(DOCUMENT SECTION)

━━━━━━━━

Critically, physical devices such as the network continue to deliver events at the same rate to both OSes. The dilated OS, therefore, perceives twice the network I/O rate because it experiences only half the delay between I/O events. In particular, the ``undilated'' OS observes a delay of 100 ms between packet arrivals, while the dilated OS observes only 50 ms between packet arrivals. From the dilated frame of reference, time dilation scales the observed I/O rate by the TDF (in this case two).

Interestingly, time dilation scales the perceived available processing power as well. A system will experience TDF times as many cycles per perceived second from the processor. Such CPU scaling is particularly relevant to CPU-bound network processing because the number of cycles available to each arriving byte remains constant. For instance, a machine with TDF of 10 sees a 10 times faster network, but would also experience a tenfold increase in CPU cycles per second.

By employing large TDF values, time dilation enables external stimuli to appear to take place at higher rates than would be physically possible, presenting a number of interesting applications. Consider the following scenarios:

This work develops techniques to perform accurate time dilation for unmodified applications running on commodity operating systems and stock hardware with the goal of supporting the above scenarios. The process is relatively straightforward for simple cases, e.g., pipelined delivery of packets at a fixed rate with no losses. However, it becomes more difficult with complex protocols such as TCP that experience loss and react based on their measurements of round trip time to a remote host. To facilitate dilating time perceived by a host, we utilize virtual machine (VM) technology. Virtual machines traditionally have been used for their isolation capabilities: applications and operating systems running inside a VM can only access physical hardware through the virtual machine monitor. This interposition provides the additional potential to independently dilate time for each hosted virtual machine. In this paper, we are particularly interested in time dilation with respect to network devices; we leave faithful scaling of other subsystems to future work.

To study the impact of future networking technologies, we must also address the ratio of CPU power to network throughput. The number of cycles available per byte affects per-byte and per-packet overheads. Time dilation affects the relative rate of all external events, and the CPU is also scaled by the time dilation factor (TDF). For example, dilating time by a factor of 10 (TDF of 10) makes both the network and CPU appear to run ten times faster. Because we have chosen to implement time dilation within the context of a virtual machine monitor, we can control the relative amount of CPU time given to each VM independently.

━━━━━━━━

(EXCERPTED DATA)
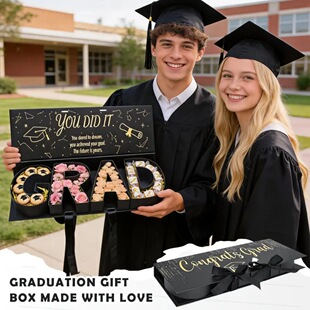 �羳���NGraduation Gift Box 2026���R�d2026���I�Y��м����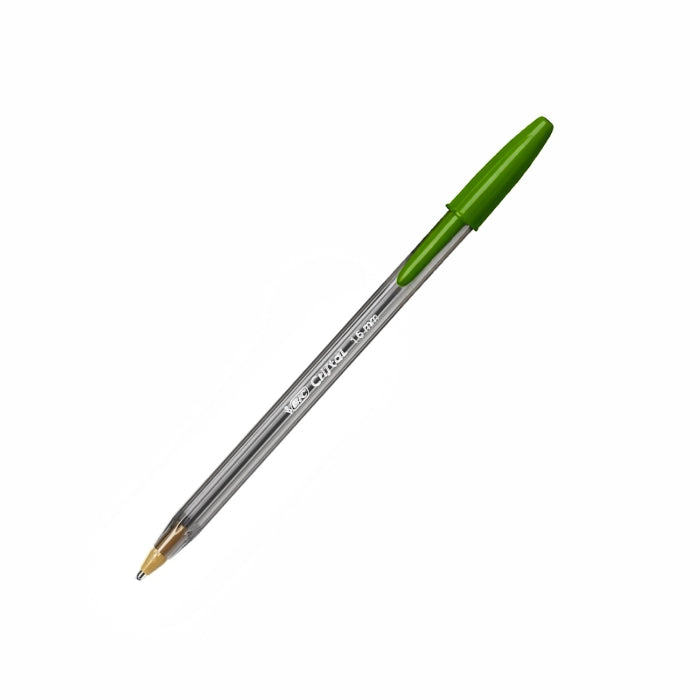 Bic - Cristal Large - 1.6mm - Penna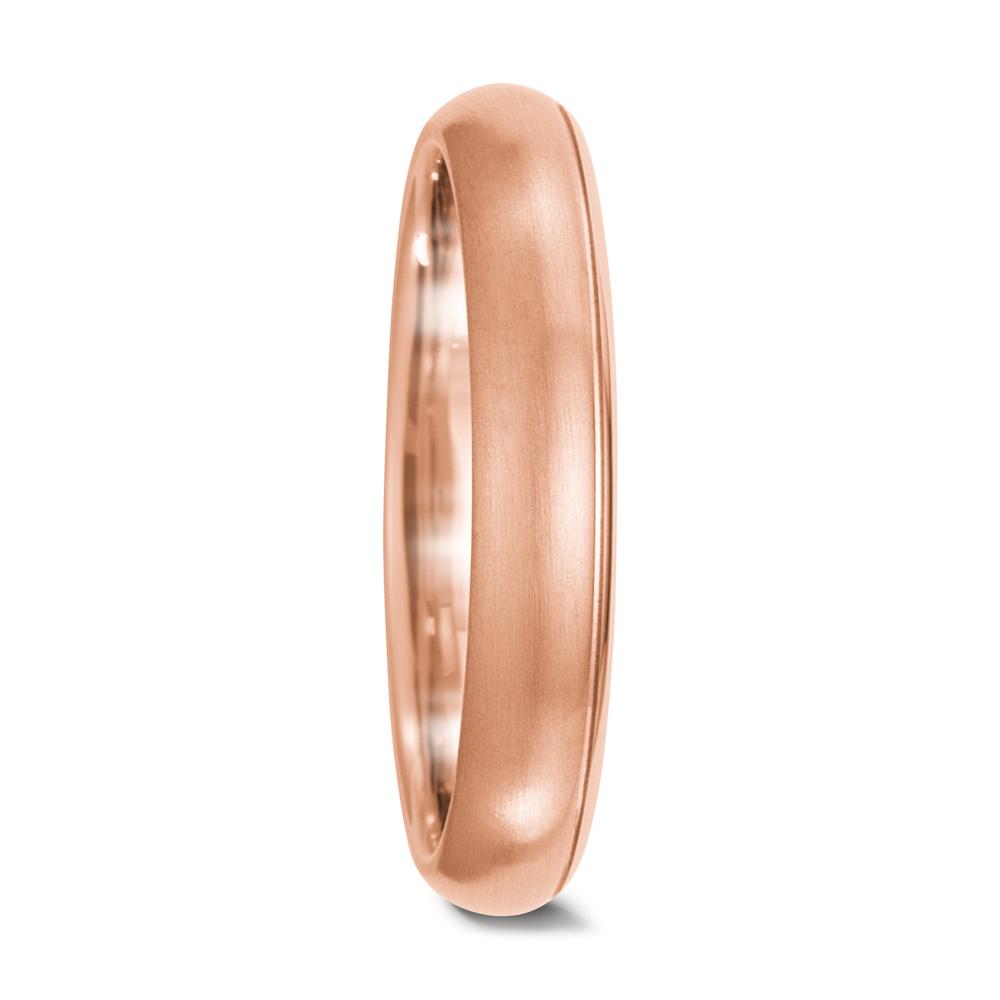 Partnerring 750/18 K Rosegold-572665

━━━━━━━━

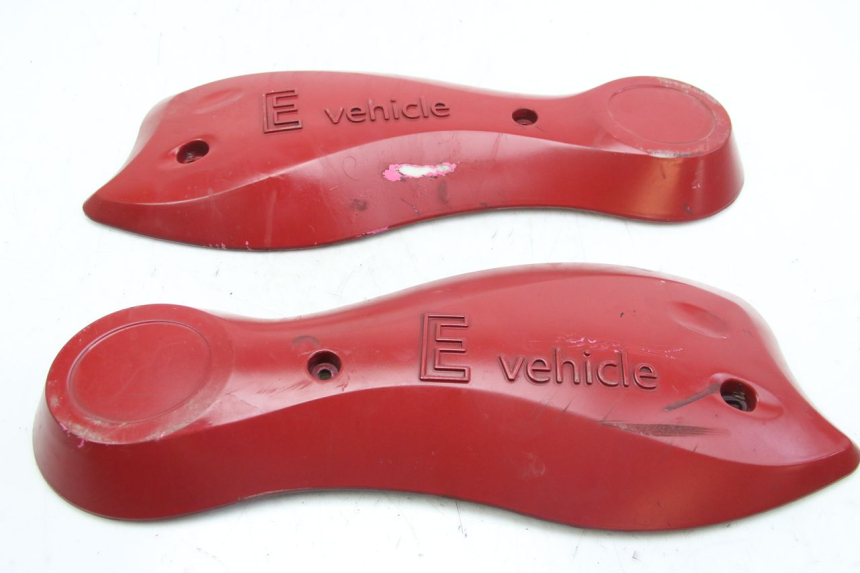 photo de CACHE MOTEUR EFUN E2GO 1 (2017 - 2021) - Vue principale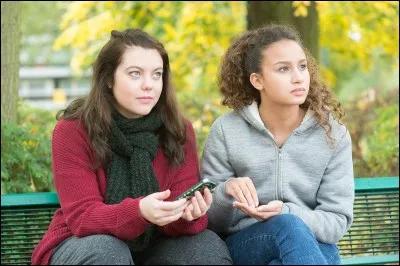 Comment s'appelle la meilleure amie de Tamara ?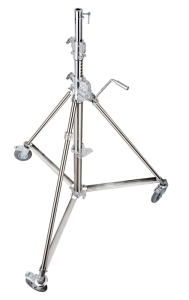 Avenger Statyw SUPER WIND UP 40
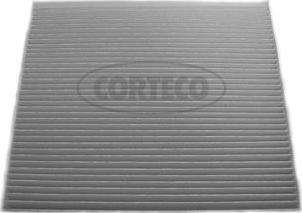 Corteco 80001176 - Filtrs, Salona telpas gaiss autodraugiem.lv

━━━━━━━━

(AIM OF THE EXERCISE) Extend the passage on time dilation in virtual machines, beginning right after its last sentence.

(SOLVED EXERCISE)
While a number of questions remain about the fine-grained interaction of interrupt delivery and CPU scheduling for high TDF values, we believe that our approach to time dilation is both accurate and valuable for a number of important network scenarios.

The remainder of the paper is organized as follows: We present our prototype implementation in Section 2. We evaluate the accuracy of time dilation with comprehensive micro-benchmarks in Section 3 and present application results in Section 4. Section 5 presents related work before concluding in Section 6.

2 Design and implementation

Before describing the details of our implementation, we first define some key terminology. A Virtual Machine (VM) or domain is a software layer that exports the interface of a target physical machine. Multiple VM's may be multiplexed on a single physical machine. A Guest OS is the Operating System that runs within a VM. Finally, a Virtual Machine Monitor (VMM) or hypervisor is the hardware/software layer responsible for multiplexing several VMs on the same physical machine.

Critical to time dilation is a VMM's ability to modify the perception of time within a guest OS. Fortunately, VMMs must already perform this functionality, for example, because a guest OS may develop a backlog of ``lost ticks'' if it is not scheduled on the physical processor when it is due to receive a timer interrupt. VMMs typically periodically synchronize the guest OS time with the physical machine's clock. One challenge is that operating systems often use multiple time sources for better precision. For example, Linux uses up to five different time sources [ 19]. Exposing so many different mechanisms for time keeping in virtual machines becomes challenging (see [ 27] for a discussion).

To be useful, time dilation must be pervasive and transparent. Pervasiveness implies that the system is completely isolated from the passage of physical time. Similarly, transparency implies that network protocols and applications require no modification to be used in a dilated time frame. To address these requirements, we implemented a time dilation prototype using the Xen VMM [ 7] (Our implementation is based on Xen 2.0.7). We chose Xen for the following reasons: (1) it is easier to modify behavior of timer interrupts in software than in hardware; (2) we can observe time dilation in isolated, controlled environments; (3) Xen allows us to provide each virtual machine with an independent time frame; (4) Xen source code is publicly available; and iv) the VMM CPU scheduler provides a facility for scaling CPU. Though our implementation is Xen-specific, we believe the concepts can apply to other virtual machine environments.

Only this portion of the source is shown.